* _ЗАДАНИЯ_:
[1] Где, согласно тексту о Жаке Гарнерене, он сидел в камере-одиночке?
[2] Замените в тексте о Жаке Гарнерене «расправа» на «казнь» и приведите фрагмент от «Пилатр де Розье…» до «обрыв и бежать.» включительно.
[3] Зачем, по тексту о Жаке Гарнерене, он обматывал «парашют» из простыней вокруг своего тела?

Владимир Казаков - Вспомни, Облако!
Пилатр де Розье… Жан Пьер Бланшар… был и третий француз, третий мушкетер неба, бесстрашный парашютист и воздухоплаватель, проложивший пилотируемым аэростатам дорогу в Россию, – Жак Гарнерен.
…Лунная ночь над фортом-тюрьмой Буд около Будапешта. В камере-одиночке – инспектор Северной французской армии, боровшейся против англичан, активный революционер Жак Гарнерен.
Гарнерену грозит расправа. Но он не желает ждать рокового часа. Из простыней и свитых веревок мастерит парашютное приспособление, чтобы этой ночью во время прогулки броситься с высокой стены крепости под обрыв и бежать.
Парашют Жана Гарнерена
Увлекшись работой, Гарнерен не замечает блестящего зрачка стражника в открывшемся дверном глазке камеры. Стражник наблюдает и ждет. И когда Гарнерен обматывает «парашют» из простыней вокруг своего тела, чтобы скрыть его под одеждой, в камеру врывается стража…
Побег Гарнерена не осуществился, но мысль осталась. И когда выменянный на пленного австрийского офицера Гарнерен возвращается в Париж, он решает серьезно заняться воздухоплаванием с применением парашюта. Подобно Бланшару, сначала сбрасывал на «зонтиках» животных, а потом отважился прыгнуть и сам.

Данные веб-изображений с подписями
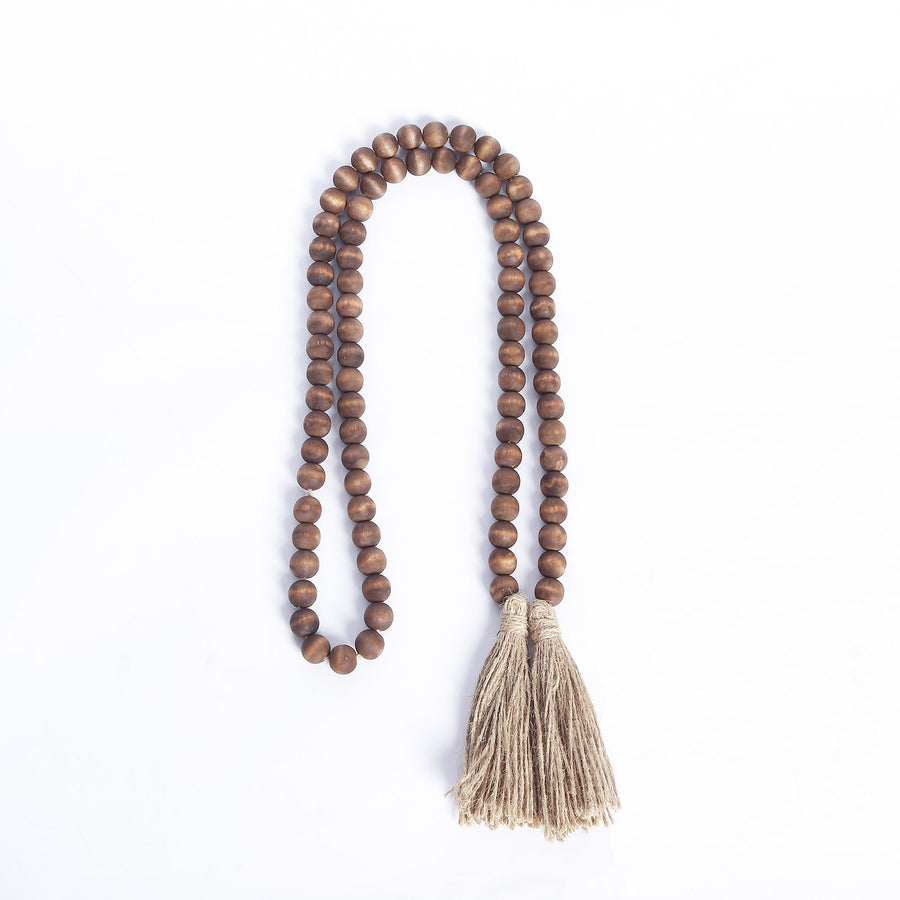 55inch Brown Rustic Boho Chic Wood Bead Garland With Tassels, Farmhouse Country Wood Bead#whtbkgd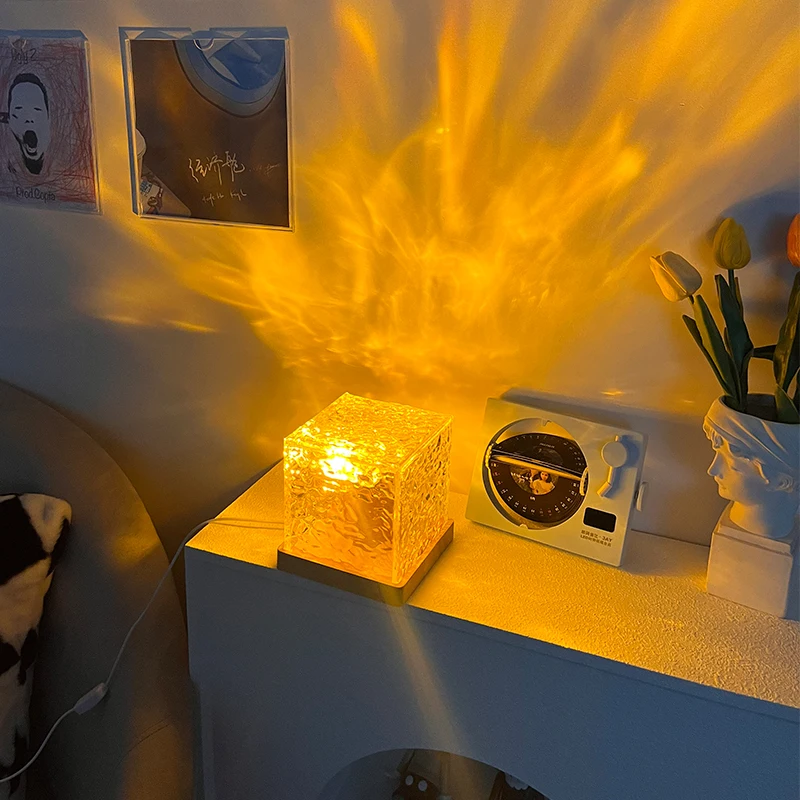 

Crystal Lamp Water Ripple Projector Night Light Decoration Home Houses Bedroom Aesthetic Atmosphere Christmas Gift Sunset Light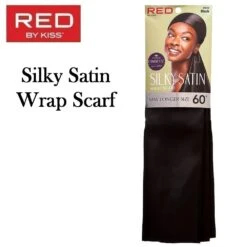 Red Woven Silky Satin Wrap Scarf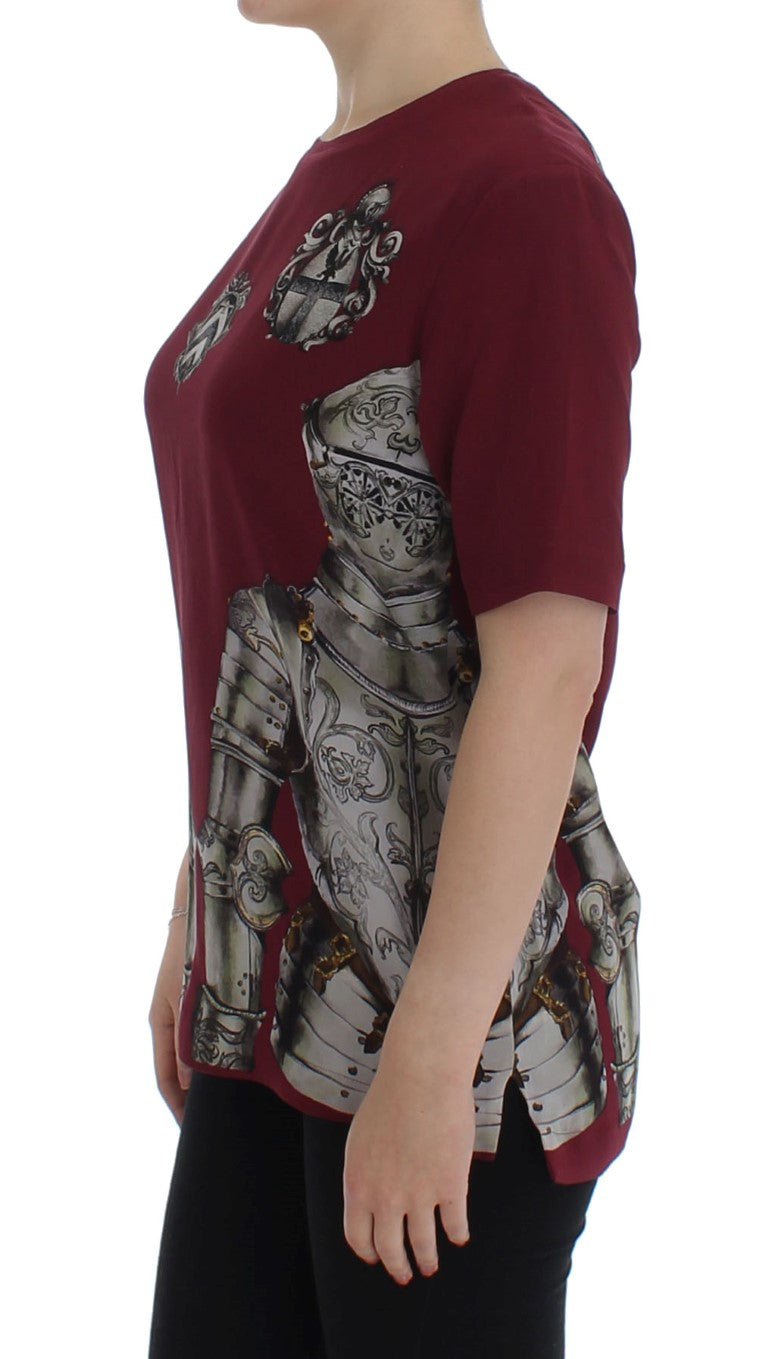 Dolce & Gabbana Red Knight Print Silk Blouse T-shirt - Whispers Of Wisdom Clothing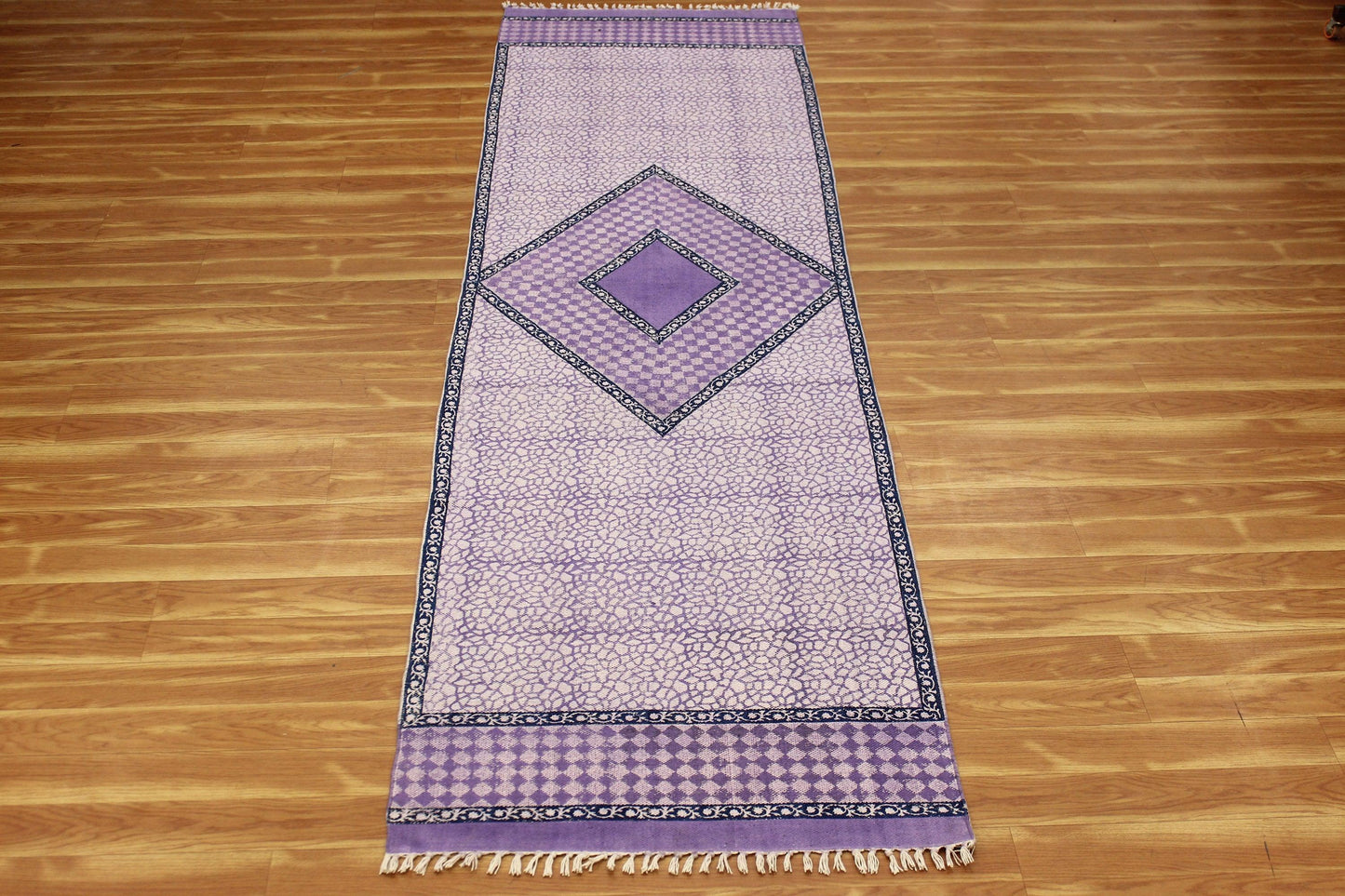 Purple Hand Block Printed Living Room Cotton Dhurrie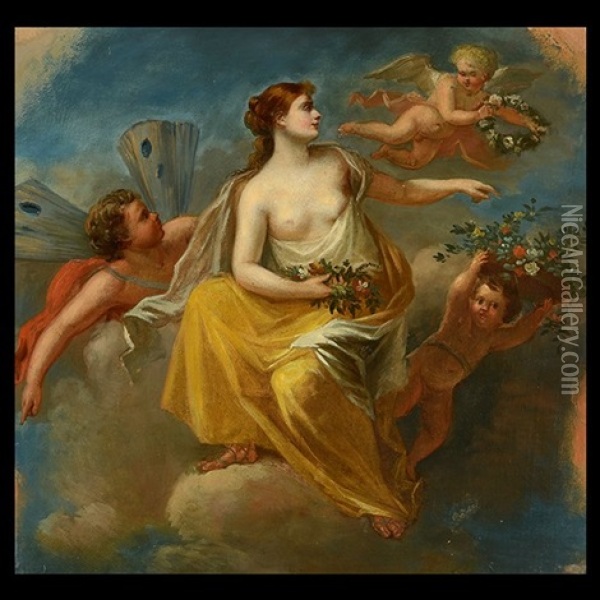 Mythological Woman With Cherubs Oil Painting - Eduardo Tojetti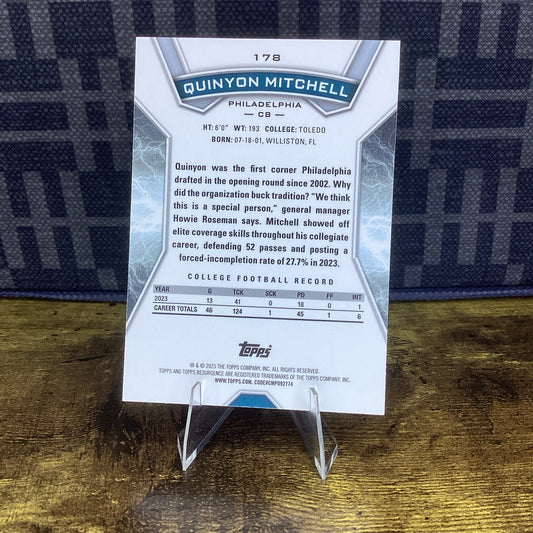 Quinyon Mitchell Rookie 2024 Topps Resurgence Blue & Orange Spark-#178 Eagles RC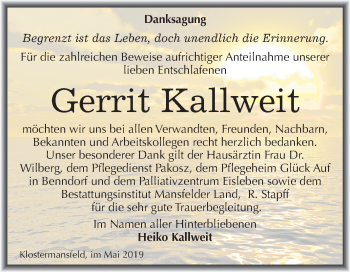 Traueranzeige von Gerrit Kallweit von Mitteldeutsche Zeitung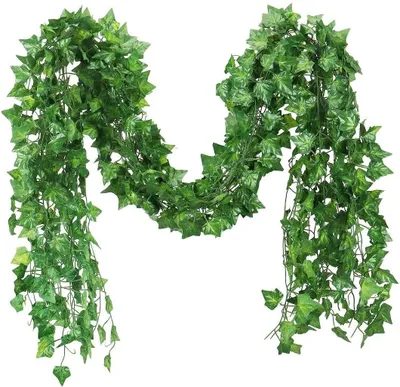 Image de Guirlande de lierre artificiel, 25,6 m, décoration végétale, lierre artificiel, plantes d'intérieur, pour l'intérieur et l'extérieur (feuilles de lierre / 12 brins)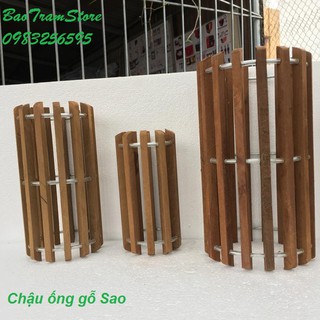 Cặp 3 chậu ống gỗ Sao chuyên trồng Phong Lan gồm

* _ВЫПОЛНЕННЫЕ ЗАДАНИЯ_:
[1] В форте-тюрьме Буд около Будапешта.

[2]
Пилатр де Розье… Жан Пьер Бланшар… был и третий француз, третий мушкетер неба, бесстрашный парашютист и воздухоплаватель, проложивший пилотируемым аэростатам дорогу в Россию, – Жак Гарнерен.
…Лунная ночь над фортом-тюрьмой Буд около Будапешта. В камере-одиночке – инспектор Северной французской армии, боровшейся против англичан, активный революционер Жак Гарнерен.
Гарнерену грозит казнь. Но он не желает ждать рокового часа. Из простыней и свитых веревок мастерит парашютное приспособление, чтобы этой ночью во время прогулки броситься с высокой стены крепости под обрыв и бежать.

[3] Так он хотел спрятать «парашют» под одеждой. С этим приспособлением он собирался ночью во время прогулки броситься с высокой стены крепости под обрыв и бежать.